For many years, the internet was the domain of adult users. Tasks were functional, governance was dysfunctional, and the World Wide Web wasn’t a suitable place for minors. With Web 2.0, dedicated apps and sites for kids became more widespread, as did user-generated content.
Regarding kids in the Metaverse, all the signs point to two core areas: entertainment and education. However, underlying all of the emerging applications and use cases will be the issue of safeguarding. Bad actors and inappropriate content will be prevalent like the existing internet, and the key is getting it right from day one.
Age-appropriate gaming is already a reality. As you probably know, the gaming industry is leading the charge in terms of Metaverse development, and all the top Metaverse platforms are essentially online games.
Of course, games like Fortnite and Minecraft have a cult following, but other brands appeal to pre-schoolers. One such brand, the LEGO Group, has announced its Metaverse plans.
The company has joined forces with Epic Games, the makers of Fortnite, to create a series of creative tools that young children can use to develop content, collaborate, and play. LEGO revealed it was committed to three core principles:
- Protect children’s right to play by making safety and wellbeing a priority.
- To safeguard children’s privacy by putting their best interests first.
- To empower children and adults with tools that give them control over their digital experience.
The LEGO Group, alongside Epic Games, are leading the way with their intentions for the Metaverse. And, as with all new additions to the Metaverse, they are in the position to set the standard that others must follow.
Another significant company to look out for is Disney. Although their media offerings now span beyond kid’s entertainment, they are still committed to their younger audiences.
Recently, the company appointed Mike White as senior vice president for Next Generation Storytelling and Consumer Experiences. In short, Chief Metverse Officer. How the company will develop experiences remains to be seen, but ultimately, the aim is to combine and realize the multitude of fantasy worlds already under the Disney umbrella.
From a business perspective, entertainment may seem like the most profitable and sensible route when addressing opportunities for kids in the Metaverse. However, education, in our opinion, could provide even more prospects.
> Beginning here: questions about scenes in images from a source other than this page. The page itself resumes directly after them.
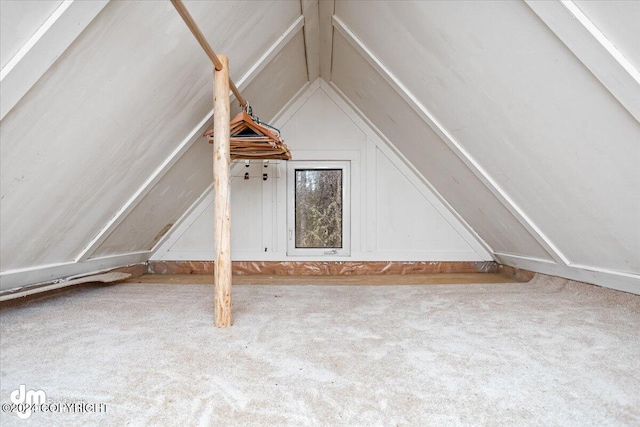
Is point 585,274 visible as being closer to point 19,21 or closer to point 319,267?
point 319,267

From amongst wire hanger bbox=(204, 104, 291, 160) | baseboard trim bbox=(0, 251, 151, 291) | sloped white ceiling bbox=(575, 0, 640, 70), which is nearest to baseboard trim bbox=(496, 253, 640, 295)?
sloped white ceiling bbox=(575, 0, 640, 70)

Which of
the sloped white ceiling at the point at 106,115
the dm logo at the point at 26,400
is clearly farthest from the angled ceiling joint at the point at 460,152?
the dm logo at the point at 26,400

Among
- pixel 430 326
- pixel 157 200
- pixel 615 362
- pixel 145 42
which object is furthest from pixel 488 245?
pixel 145 42

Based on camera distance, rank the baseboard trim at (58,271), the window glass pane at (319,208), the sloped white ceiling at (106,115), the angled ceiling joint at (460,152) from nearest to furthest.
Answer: the sloped white ceiling at (106,115), the baseboard trim at (58,271), the angled ceiling joint at (460,152), the window glass pane at (319,208)

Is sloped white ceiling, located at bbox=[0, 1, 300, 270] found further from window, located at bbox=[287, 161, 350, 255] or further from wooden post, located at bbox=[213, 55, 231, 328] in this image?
window, located at bbox=[287, 161, 350, 255]

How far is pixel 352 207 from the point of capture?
14.2 ft

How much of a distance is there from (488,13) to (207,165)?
105 inches

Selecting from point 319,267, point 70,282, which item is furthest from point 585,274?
point 70,282

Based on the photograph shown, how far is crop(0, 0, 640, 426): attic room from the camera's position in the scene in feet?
4.13

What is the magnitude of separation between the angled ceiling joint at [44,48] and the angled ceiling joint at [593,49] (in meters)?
1.69

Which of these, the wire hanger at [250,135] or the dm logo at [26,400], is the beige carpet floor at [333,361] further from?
the wire hanger at [250,135]

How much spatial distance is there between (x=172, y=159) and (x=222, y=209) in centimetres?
115

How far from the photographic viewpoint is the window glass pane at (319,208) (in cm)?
437

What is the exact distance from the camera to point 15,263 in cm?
225
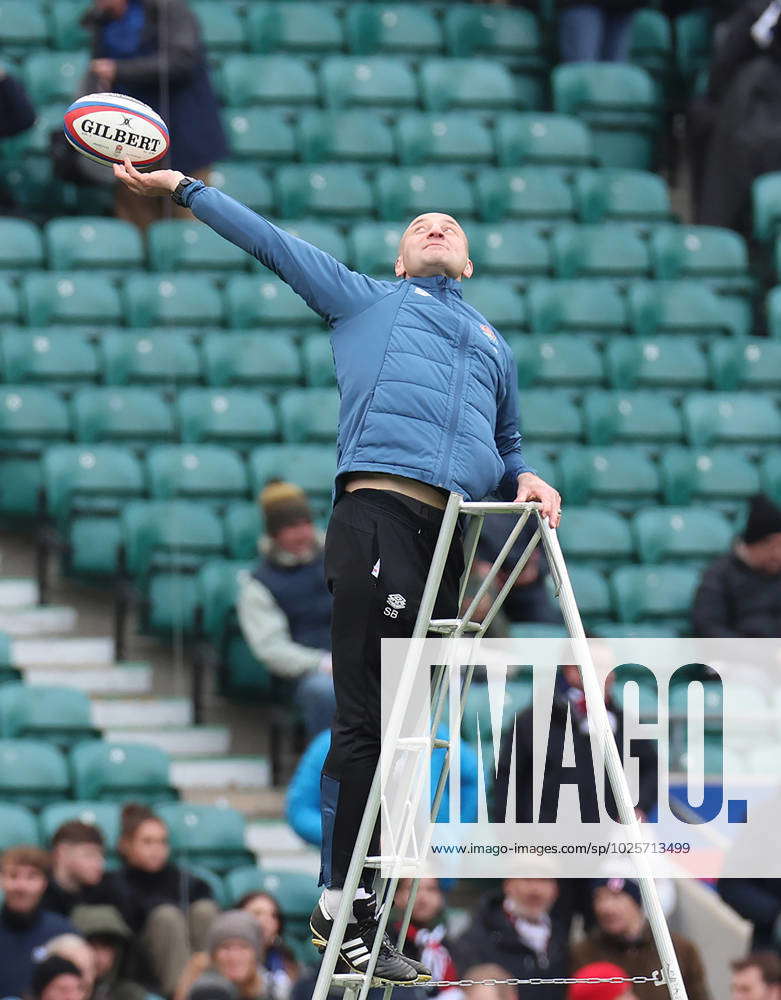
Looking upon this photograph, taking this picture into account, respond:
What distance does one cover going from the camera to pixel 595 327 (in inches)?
411

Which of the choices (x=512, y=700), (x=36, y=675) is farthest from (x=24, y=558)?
(x=512, y=700)

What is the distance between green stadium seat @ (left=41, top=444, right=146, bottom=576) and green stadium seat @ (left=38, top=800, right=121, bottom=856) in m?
1.37

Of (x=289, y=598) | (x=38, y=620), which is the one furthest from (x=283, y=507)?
(x=38, y=620)

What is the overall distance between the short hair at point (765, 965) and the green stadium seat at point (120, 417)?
3648 mm

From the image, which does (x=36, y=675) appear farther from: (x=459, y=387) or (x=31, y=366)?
(x=459, y=387)

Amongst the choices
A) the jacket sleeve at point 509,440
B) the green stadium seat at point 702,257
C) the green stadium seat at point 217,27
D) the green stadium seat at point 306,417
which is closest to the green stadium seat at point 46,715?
the green stadium seat at point 306,417

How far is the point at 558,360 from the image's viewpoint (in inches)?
398

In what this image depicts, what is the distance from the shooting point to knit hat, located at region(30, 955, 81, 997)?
676 centimetres

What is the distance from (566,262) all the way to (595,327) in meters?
0.46

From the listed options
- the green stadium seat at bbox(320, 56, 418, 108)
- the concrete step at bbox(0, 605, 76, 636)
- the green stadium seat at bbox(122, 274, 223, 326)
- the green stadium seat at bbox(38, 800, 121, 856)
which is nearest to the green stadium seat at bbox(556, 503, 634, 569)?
the green stadium seat at bbox(122, 274, 223, 326)

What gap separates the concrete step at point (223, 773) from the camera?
27.9 feet

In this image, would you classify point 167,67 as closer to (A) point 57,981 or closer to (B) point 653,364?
(B) point 653,364

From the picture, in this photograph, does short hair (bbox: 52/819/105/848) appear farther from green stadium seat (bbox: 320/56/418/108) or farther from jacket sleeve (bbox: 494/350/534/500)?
green stadium seat (bbox: 320/56/418/108)

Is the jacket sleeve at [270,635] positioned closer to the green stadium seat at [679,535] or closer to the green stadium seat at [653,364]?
the green stadium seat at [679,535]
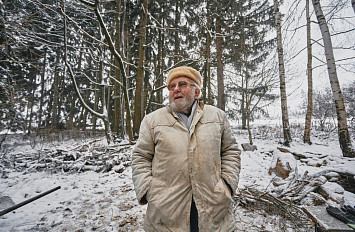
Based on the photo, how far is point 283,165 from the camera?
167 inches

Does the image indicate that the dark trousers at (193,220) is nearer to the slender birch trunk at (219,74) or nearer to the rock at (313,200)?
the rock at (313,200)

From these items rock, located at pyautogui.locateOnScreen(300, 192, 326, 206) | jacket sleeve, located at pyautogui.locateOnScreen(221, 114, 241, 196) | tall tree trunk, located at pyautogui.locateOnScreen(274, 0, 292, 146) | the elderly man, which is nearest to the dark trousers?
the elderly man

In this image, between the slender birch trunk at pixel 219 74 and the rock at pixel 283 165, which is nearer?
the rock at pixel 283 165

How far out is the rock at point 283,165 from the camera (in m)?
4.08

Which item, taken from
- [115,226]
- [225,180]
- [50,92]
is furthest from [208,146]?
[50,92]

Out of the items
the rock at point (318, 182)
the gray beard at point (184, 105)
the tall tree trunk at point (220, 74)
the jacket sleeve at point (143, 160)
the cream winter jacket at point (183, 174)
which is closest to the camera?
the cream winter jacket at point (183, 174)

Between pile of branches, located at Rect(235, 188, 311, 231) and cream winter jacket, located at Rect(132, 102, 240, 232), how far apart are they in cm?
187

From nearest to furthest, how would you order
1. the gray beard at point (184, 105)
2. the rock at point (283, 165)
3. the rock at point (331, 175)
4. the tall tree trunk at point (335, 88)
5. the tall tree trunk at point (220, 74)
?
the gray beard at point (184, 105), the rock at point (331, 175), the rock at point (283, 165), the tall tree trunk at point (335, 88), the tall tree trunk at point (220, 74)

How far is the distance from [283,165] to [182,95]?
403 cm

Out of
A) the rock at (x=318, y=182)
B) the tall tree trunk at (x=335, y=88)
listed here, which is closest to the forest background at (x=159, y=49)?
the tall tree trunk at (x=335, y=88)

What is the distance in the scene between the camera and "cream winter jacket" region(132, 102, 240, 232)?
1.38 metres

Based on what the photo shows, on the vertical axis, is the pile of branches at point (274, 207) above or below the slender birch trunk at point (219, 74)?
below

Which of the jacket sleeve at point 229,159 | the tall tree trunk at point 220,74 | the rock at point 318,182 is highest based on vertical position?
the tall tree trunk at point 220,74

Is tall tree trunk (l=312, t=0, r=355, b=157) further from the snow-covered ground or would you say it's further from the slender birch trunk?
the slender birch trunk
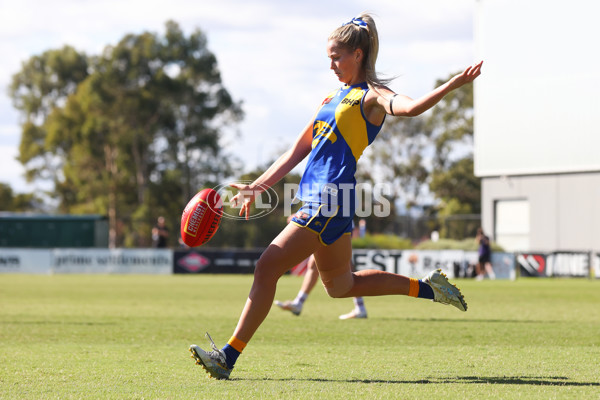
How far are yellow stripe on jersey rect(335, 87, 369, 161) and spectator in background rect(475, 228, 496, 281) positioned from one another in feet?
81.5

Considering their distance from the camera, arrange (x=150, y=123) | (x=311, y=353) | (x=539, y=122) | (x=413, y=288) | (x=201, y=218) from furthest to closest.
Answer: (x=150, y=123), (x=539, y=122), (x=311, y=353), (x=413, y=288), (x=201, y=218)

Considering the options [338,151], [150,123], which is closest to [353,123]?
[338,151]

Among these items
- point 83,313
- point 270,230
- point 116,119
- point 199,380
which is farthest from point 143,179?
point 199,380

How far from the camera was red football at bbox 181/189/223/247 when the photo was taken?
6.34 m

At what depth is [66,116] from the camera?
60.8 m

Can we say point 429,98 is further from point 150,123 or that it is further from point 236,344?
point 150,123

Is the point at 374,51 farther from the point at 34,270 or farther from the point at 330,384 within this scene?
the point at 34,270

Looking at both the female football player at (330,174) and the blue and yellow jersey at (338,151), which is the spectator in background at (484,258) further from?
the blue and yellow jersey at (338,151)

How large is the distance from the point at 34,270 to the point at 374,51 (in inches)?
1145

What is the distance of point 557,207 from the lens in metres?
44.1

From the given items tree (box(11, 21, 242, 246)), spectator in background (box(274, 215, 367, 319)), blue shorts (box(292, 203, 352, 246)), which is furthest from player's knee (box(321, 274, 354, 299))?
tree (box(11, 21, 242, 246))

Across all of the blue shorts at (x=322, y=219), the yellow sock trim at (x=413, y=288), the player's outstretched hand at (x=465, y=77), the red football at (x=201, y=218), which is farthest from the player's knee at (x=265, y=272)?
the player's outstretched hand at (x=465, y=77)

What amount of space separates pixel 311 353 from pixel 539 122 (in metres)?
36.9

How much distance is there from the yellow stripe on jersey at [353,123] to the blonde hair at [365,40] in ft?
0.66
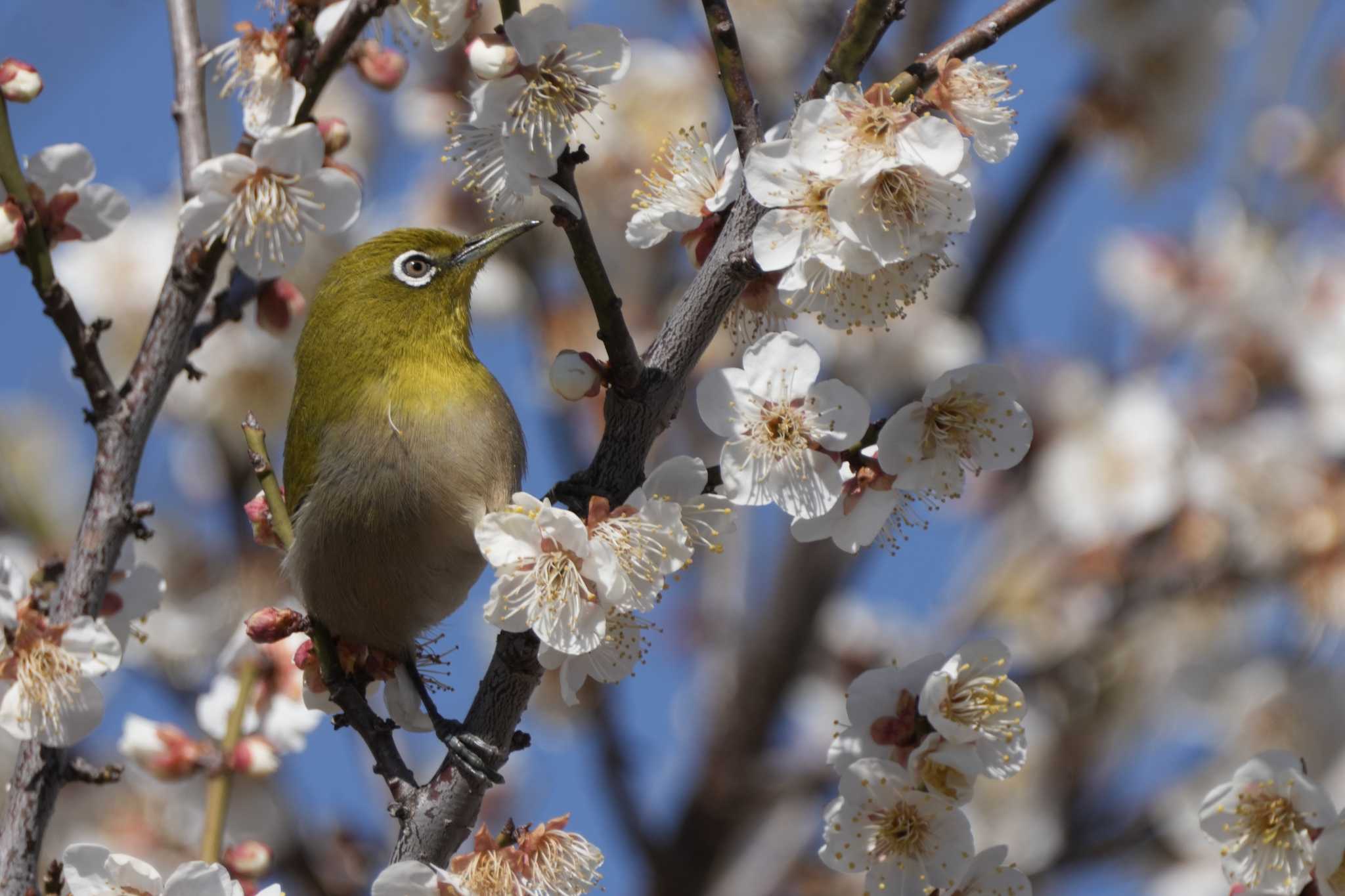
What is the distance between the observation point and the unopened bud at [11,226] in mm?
2719

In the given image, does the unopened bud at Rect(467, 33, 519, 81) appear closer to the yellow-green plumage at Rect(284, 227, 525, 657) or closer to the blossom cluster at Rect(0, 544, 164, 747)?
the yellow-green plumage at Rect(284, 227, 525, 657)

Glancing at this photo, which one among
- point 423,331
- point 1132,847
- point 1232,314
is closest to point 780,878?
point 1132,847

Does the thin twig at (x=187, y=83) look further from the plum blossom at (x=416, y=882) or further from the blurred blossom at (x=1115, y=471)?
the blurred blossom at (x=1115, y=471)

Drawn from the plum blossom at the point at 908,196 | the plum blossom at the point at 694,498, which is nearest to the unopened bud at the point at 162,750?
the plum blossom at the point at 694,498

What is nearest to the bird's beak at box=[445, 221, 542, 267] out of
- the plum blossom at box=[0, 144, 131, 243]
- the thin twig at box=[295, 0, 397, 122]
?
the thin twig at box=[295, 0, 397, 122]

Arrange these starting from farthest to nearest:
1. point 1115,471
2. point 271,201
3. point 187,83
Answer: point 1115,471, point 187,83, point 271,201

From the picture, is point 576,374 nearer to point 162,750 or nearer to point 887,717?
point 887,717

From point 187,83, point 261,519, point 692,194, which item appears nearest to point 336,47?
point 187,83

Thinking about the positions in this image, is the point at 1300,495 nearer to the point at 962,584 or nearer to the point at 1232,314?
the point at 1232,314

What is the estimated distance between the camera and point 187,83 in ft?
10.7

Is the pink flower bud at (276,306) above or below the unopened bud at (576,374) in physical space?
below

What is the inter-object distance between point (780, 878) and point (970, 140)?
4.97 metres

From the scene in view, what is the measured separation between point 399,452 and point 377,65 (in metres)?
0.88

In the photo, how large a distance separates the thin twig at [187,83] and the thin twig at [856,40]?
4.96ft
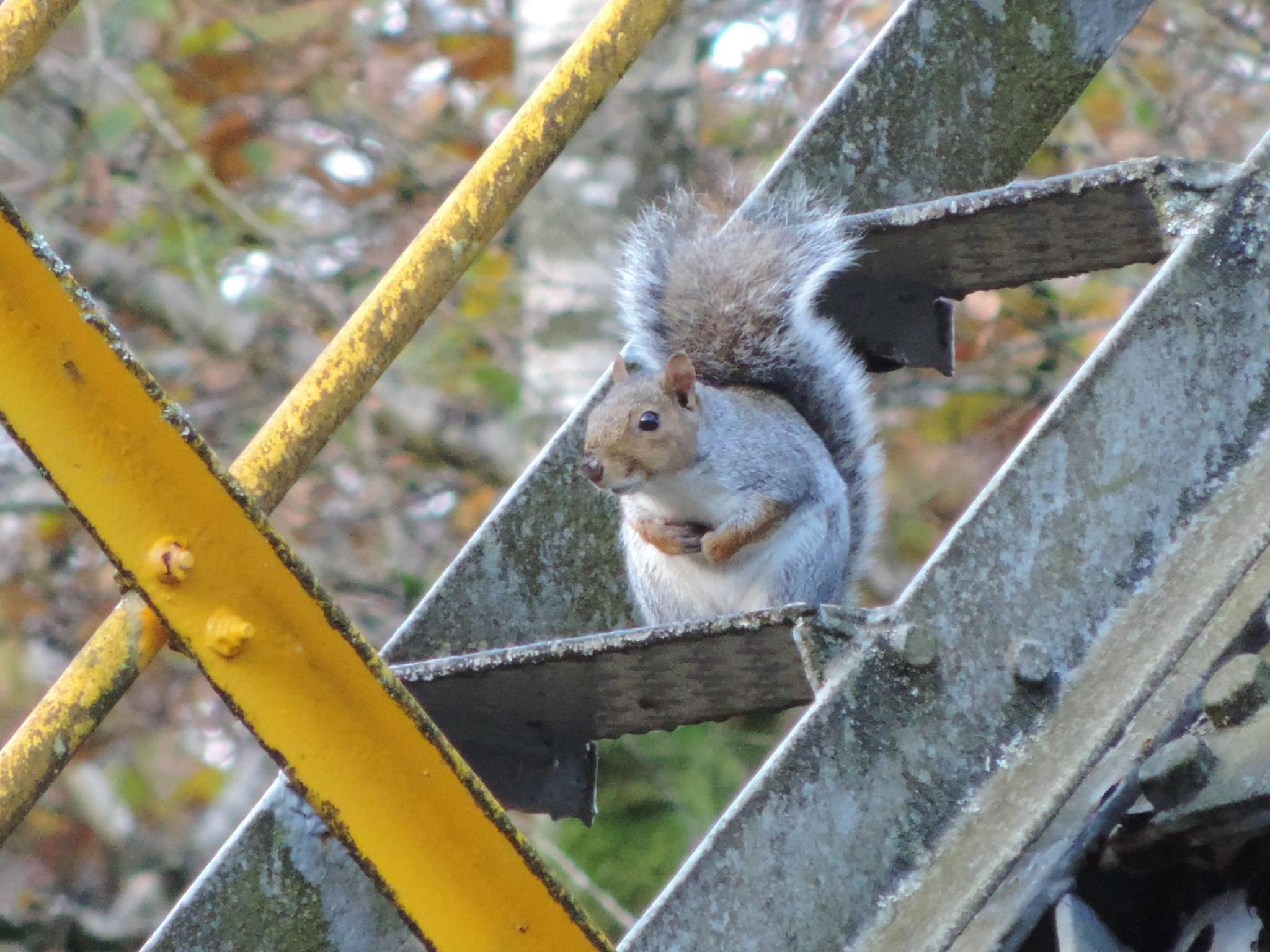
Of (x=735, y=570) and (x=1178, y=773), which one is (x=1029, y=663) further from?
(x=735, y=570)

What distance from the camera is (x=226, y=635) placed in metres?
1.08

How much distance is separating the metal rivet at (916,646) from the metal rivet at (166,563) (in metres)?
0.48

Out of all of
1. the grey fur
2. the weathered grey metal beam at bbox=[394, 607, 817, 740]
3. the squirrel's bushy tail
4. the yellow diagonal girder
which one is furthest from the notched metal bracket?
the yellow diagonal girder

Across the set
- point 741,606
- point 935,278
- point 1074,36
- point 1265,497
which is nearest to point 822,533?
point 741,606

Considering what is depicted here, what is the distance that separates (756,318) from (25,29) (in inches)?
38.0

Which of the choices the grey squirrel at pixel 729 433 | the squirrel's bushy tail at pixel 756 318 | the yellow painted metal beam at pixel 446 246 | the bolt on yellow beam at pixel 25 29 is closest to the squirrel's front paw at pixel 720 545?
the grey squirrel at pixel 729 433

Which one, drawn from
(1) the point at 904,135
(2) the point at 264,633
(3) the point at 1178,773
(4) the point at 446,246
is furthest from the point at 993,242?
(2) the point at 264,633

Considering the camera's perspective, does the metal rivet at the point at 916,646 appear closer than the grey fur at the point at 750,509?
Yes

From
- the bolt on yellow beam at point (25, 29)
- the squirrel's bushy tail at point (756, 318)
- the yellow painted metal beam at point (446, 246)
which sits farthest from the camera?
the squirrel's bushy tail at point (756, 318)

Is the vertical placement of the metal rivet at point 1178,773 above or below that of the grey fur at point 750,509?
below

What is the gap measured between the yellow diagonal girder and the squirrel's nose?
2.74 feet

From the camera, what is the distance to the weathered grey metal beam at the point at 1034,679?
1.15 metres

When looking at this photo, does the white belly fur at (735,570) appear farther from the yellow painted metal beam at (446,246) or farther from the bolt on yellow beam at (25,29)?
the bolt on yellow beam at (25,29)

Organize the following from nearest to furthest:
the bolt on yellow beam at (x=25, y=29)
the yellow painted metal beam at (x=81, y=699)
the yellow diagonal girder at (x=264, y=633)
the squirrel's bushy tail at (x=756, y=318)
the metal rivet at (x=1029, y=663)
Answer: the yellow diagonal girder at (x=264, y=633)
the metal rivet at (x=1029, y=663)
the yellow painted metal beam at (x=81, y=699)
the bolt on yellow beam at (x=25, y=29)
the squirrel's bushy tail at (x=756, y=318)
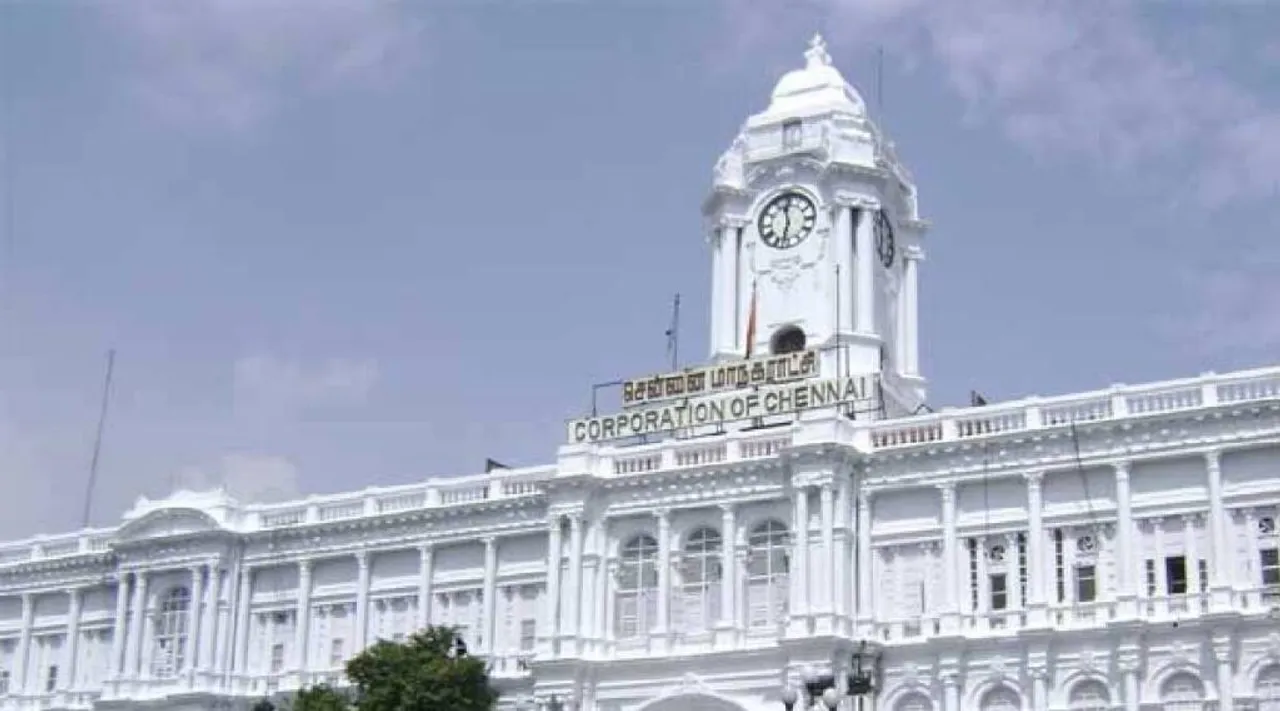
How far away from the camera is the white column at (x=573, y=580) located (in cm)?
6594

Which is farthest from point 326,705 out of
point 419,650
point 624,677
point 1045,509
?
point 1045,509

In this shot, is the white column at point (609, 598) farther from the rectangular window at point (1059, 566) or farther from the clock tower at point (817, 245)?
the rectangular window at point (1059, 566)

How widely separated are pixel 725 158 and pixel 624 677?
22596 mm

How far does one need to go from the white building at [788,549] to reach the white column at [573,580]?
0.10 meters

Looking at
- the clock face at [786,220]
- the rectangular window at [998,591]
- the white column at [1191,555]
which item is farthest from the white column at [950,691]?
the clock face at [786,220]

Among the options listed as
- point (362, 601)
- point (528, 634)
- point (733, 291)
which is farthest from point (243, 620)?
point (733, 291)

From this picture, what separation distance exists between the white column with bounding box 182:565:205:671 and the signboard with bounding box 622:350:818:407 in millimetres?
18917

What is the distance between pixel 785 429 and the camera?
212 ft

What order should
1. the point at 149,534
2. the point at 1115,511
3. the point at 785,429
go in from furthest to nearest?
the point at 149,534
the point at 785,429
the point at 1115,511

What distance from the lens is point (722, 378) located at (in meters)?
69.0

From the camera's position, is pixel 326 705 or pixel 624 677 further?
pixel 624 677

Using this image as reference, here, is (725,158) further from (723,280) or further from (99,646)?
(99,646)

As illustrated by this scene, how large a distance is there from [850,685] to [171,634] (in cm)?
3779

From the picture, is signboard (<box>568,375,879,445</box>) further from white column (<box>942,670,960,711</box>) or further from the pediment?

Companies have the opportunity to develop bespoke apps and experiences for any learning task. Games developers can build interactivity into standard curriculums, and technology manufacturers can work to create child-specific AR and VR wearables. While logistically, organizations can work to build platforms that combine the many educational offerings and make them visible to educators.
We’ve gone into great depth about the potential for education in the Metaverse. However, it’s essential to reiterate how transformative it could be for younger, school-age students.
Several companies already work with education institutions to provide dedicated VR and AR technology. Some of the most prominent include ClassVR and RedboxVR, while Windows Mixed Reality, although not created for schools, is an outstanding AR provider.
Protecting Young Users
As we’ve commented on throughout this article, the top priority when introducing kids to the Metaverse is ensuring you can do it safely. The problem is that there are already examples of companies having failed to do so.
One significant example is Roblox. A recent investigation by the BBC uncovered a string of issues. Most notably, the journalists reported many avatars appearing and behaving sexually inappropriately.
Companies must have measures in place to stop this kind of activity moving forward. Governance is an ongoing issue, but perhaps, there should be a degree of prioritization when it comes to young users. As with many other Metverse concerns, this issue calls for a collaborative effort, and companies that don’t comply will undoubtedly lose out with this demographic.